**Recorded data**
<<<<

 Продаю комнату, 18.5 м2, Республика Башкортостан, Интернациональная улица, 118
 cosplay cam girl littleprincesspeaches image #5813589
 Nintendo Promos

>>>>
<<<<

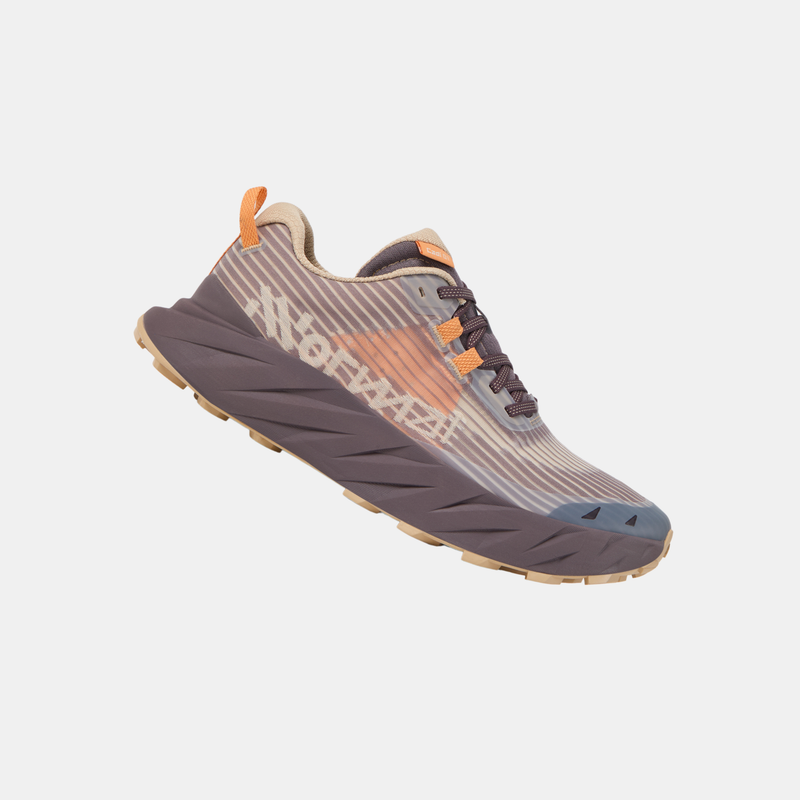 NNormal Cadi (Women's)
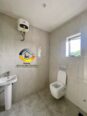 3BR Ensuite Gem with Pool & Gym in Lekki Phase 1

>>>>

**Exercise prompt**
Please return the part that opens with the row containing "NNormal Cadi (Women's)" and closes with the row containing "3BR Ensuite Gem", both included, repeating their text word for word. Leave the pictures out.

**Expected answer**
 NNormal Cadi (Women's)
 3BR Ensuite Gem with Pool & Gym in Lekki Phase 1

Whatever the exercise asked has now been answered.